9月11日の岩手県知事選挙で当選し、先ほど当選証書をいただきました。今日から達増県政二期目の知事の仕事が始まります。
また、皆さんと一緒に仕事をすることができて、とても嬉しく思います。
17日間の選挙戦を通じて、岩手県内の各市町村を4回ぐらいずつ回って歩き、大勢の県民の皆さんと直接触れ合うことが出来ました。
1万人以上の皆さんと握手を交わし、その数倍の皆さんに私の声を聴いてもらったり、姿を見てもらったりしました。
沿岸被災地では、選挙カーを降りて仮設住宅のところで街頭演説をしたりもしました。
街頭演説を始め、県の復興計画の中身を紹介していますと、事前に知らせていなくても、大勢の方々が仮設住宅から出てきて話を聴いてくださいました。
そういう皆さんと話が終わった後、握手を交わしながらやりとりをするのですけれども「達増さん、頑張ってください。」、「達増さん、しっかりお願いします。」、「本当にお願いします。」という激励の言葉をいただきました。
また、「助けてもらって本当にありがとうございます。」、「助けていただいています。」というような感謝の言葉もたくさんいただきました。
沿岸地方全体に、広く大きく感謝の気持ちがあることを確かめることができました。
この感謝の気持ちは、達増個人、また、県当局に対する感謝の気持ちというよりは、公(おおやけ)全体、そこには、自衛隊に大々的に、あるいはきめ細かく助けてもらったということもあるでしょうし、また、ボランティアがどんどん入ってきて支援してくれている。そういうことも含まれるでしょう。広く「新しい公共」的なものも含めて、公によって支援されている。助けてもらったということへの感謝の気持ちが沿岸の方に広くあることを確認しました。
そして、今のようなことを内陸の方の街頭演説で話をしますと、目を潤ませ、涙を流しそうになる方々がかなりいらっしゃいました。
また、自分達もその公の中に参加して沿岸を支援したい。一緒に復興に取り組みたい。そういう善意、また、復興への意志というものを内陸の方で強く感じました。
復興への意志は沿岸の方でも強く感じられまして、こういう善意、感謝、復興への意志、そういう県民の思いを一つにまとめていけば、被災者支援、復旧・復興を確実に進めていくことができるという確信を得ましたし、岩手の復興、「希望郷いわて」の実現ということも必ずできると思います。

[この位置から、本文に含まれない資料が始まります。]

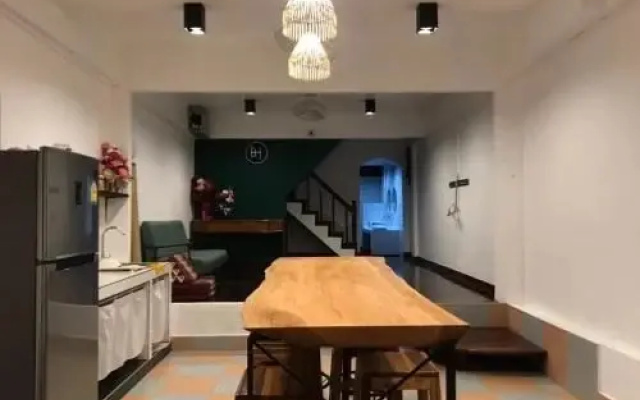 Baan64 Hostel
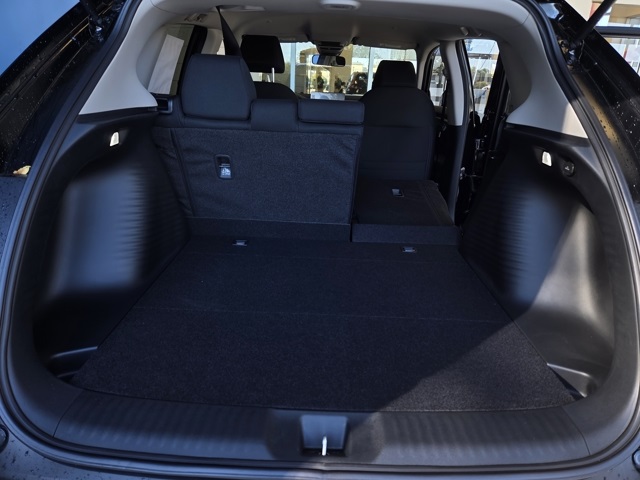 new 2026 Honda HR-V car, priced at $29,150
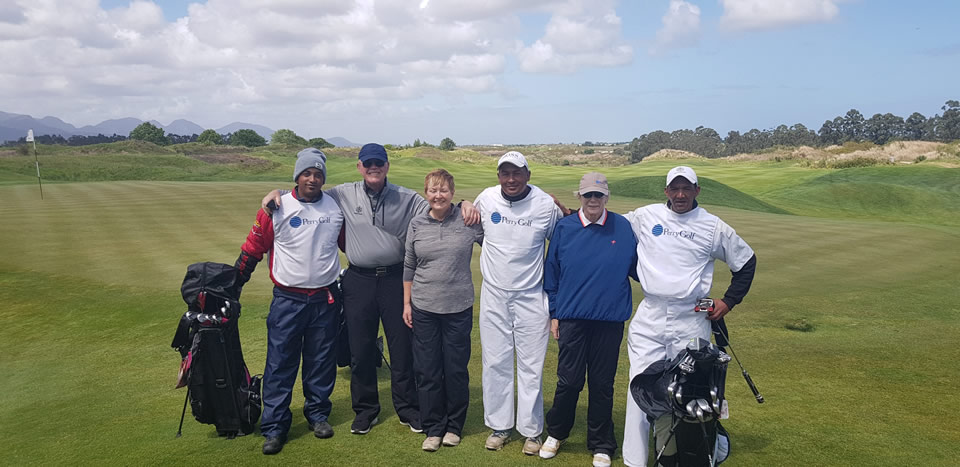 <h2>The Best of South Africa Escorted 2018</h2>Golf, Kruger Safari, Cape Town, the Winelands & Garden Route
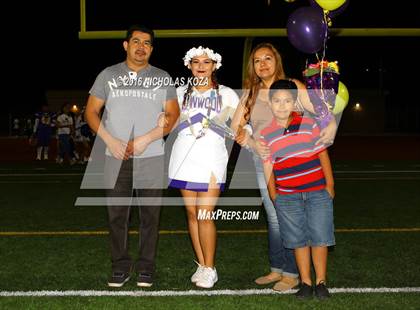 Thumbnail 3 in Warren vs. Lynwood photogallery.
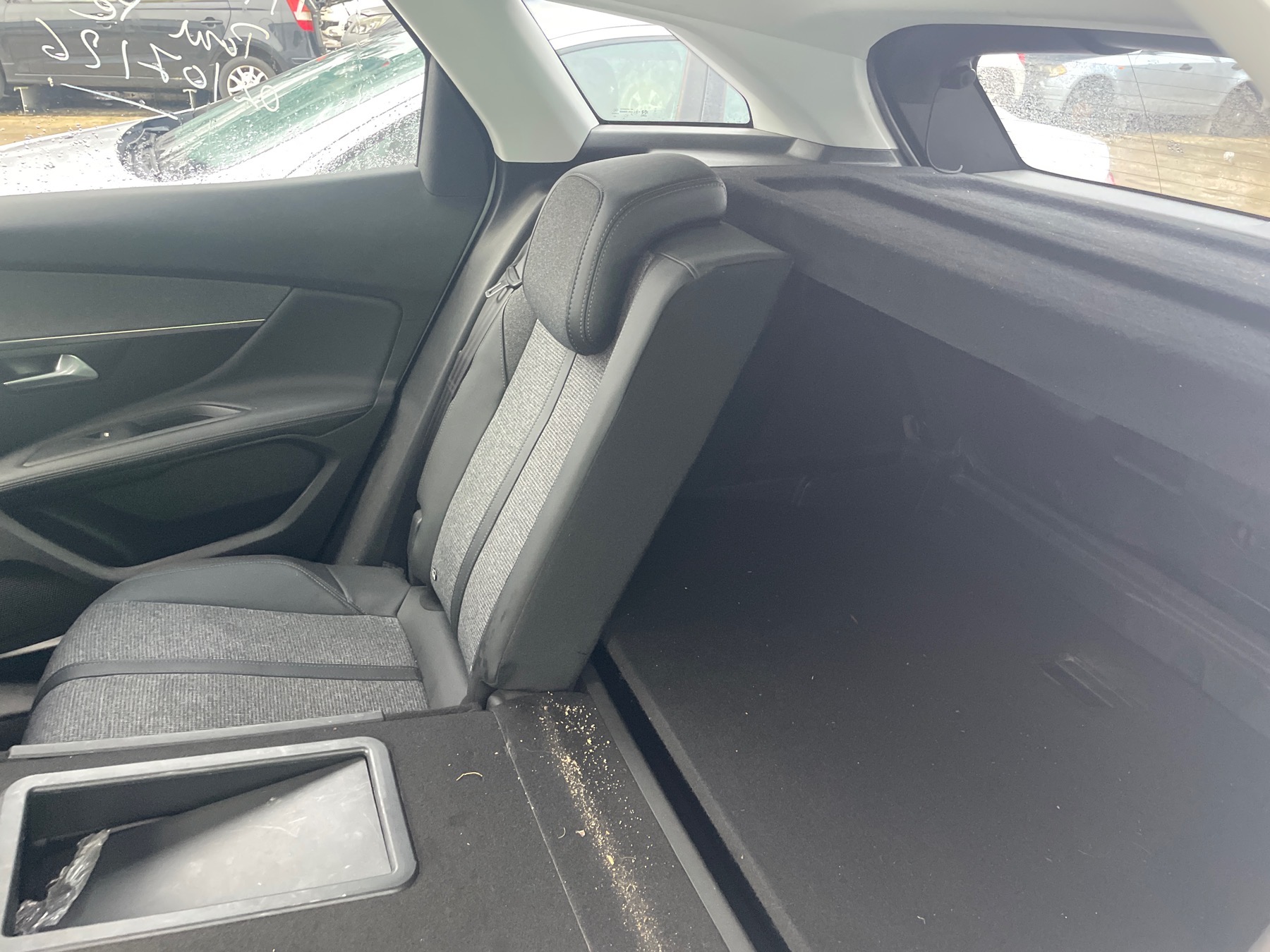 Image PEUGEOT 3008 2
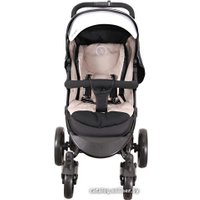 Коляска прогулочная «книга» Coletto Aveo Comfort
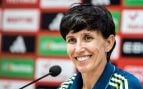 Sonia Bermúdez, Selección, España, Suecia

私の得票率は前回選挙を上回る高い得票率でしたが、これは、発災以来、県が行ってきたことが高く評価されしっかり信任されている証しだと思います。
発災以前に、「いわて希望創造プラン」や、その後の「いわて県民計画」の方向性で取り組んできた様々なことについても、しっかり信任をされている。高く評価されていると言って良いと思います。

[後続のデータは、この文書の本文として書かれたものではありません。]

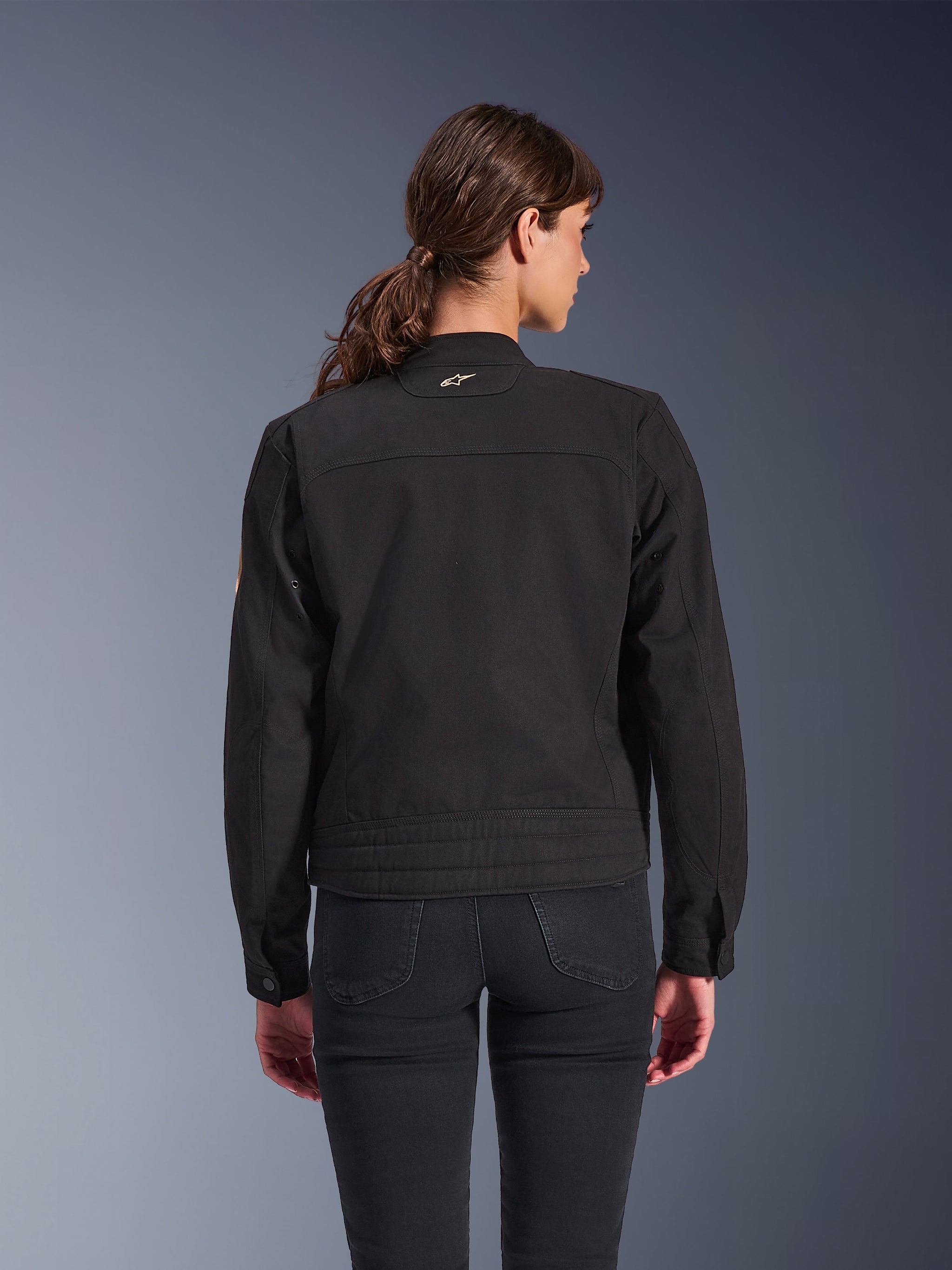 Woman Stella Grace Jacket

岩手県職員の皆さんのこれまでの努力を多とするとともに、この調子でさらに頑張っていけば、県民の期待にしっかり応えられるということを伝えたいと思います。
ただし、それだけ高い評価、しっかりとした信任を得ている以上、それをつまらない不祥事で傷をつけたり、また、油断、慢心などで傷つけたり、取組みが疎かになったりしては、これは本当にもったいないことですので、自信と誇りを持って仕事をしてもらって良いわけですけれども、同時に、さらに気を引き締めてしっかりと進んでいくということを伝えたいと思います。
選挙中、岩手の復興は「前よりも安全、前よりも安心、前よりも豊か」というフレーズをたくさん使いました。
復興基本計画では、「安全の確保、生活の再建、なりわいの再生」というキーワードを使い、また、「いわて県民計画」の方では、「安心して生活できる、いきいきと働くことができる、楽しく学ぶことができる」、また、「ひと、つながり、ゆたかさ」というフレーズを使っていますが、この復興基本計画のフレーズ、県民計画のフレーズを併せて、短い時間で分かりやすく県民に伝えていくために、「前よりも安全、前よりも安心、前よりも豊か」というフレーズを使いました。これが一言で言って、復興とは何かということだと思いますので、それをそれぞれ職員も心の中に置きながら仕事をしてもらえれば良いと思います。
北海道大学の宮本太郎教授が生活保障という考え方を提唱しています。これは我々も県民計画を作る際に参考にしましたし、全国知事会が「この国のあり方に関する研究会」で提言を作るときにも参考にした考え方ですけれども、生活保障という言葉は、元々は戦後間もなく国の社会保障制度審議会で提言の中に盛り込まれた日本政府の公的なフレーズですが、あまり知られていません。これを復活させているのが宮本太郎教授ですけれども、ポイントは福祉政策と経済・産業政策を分断するのではなく、福祉・社会保障と経済・産業政策、雇用政策を融合させて、それによって働ける人はきちんと働いて稼いで豊かな生活を送ることができるという考え方です。
これは、県民計画として21世紀の岩手の姿、日本全体のあるべき姿として提唱したことでもありますが、復興に当たって防災という形での安全の確保という、さらに深い土台の基に生活となりわいを共に再建・再生させていくことで、県民一人ひとりの生活保障を確かなものにしていくという、復興にとって必要迫られることであると同時に21世紀の日本、ひいては世界のポスト工業化社会の成熟した先進民主主義国のあるべき姿を提示している理念でもあります。それは、県のホームページ、職員用の電子掲示板で確認できるようになっていますので、もう一回おさらいをして、岩手の復興、「希望郷いわて」の実現に取り組んでいくことが、21世紀の日本や世界のあるべき姿を岩手において実現し、提示していくことだということもよく分かりますので、ますます自信と誇りを持って働いてもらいたいと思います。
最後にもう一度付け加えると、自信と誇りを持って、気を引き締めて、またもう4年間私と一緒に働いてほしいと思います。以上です。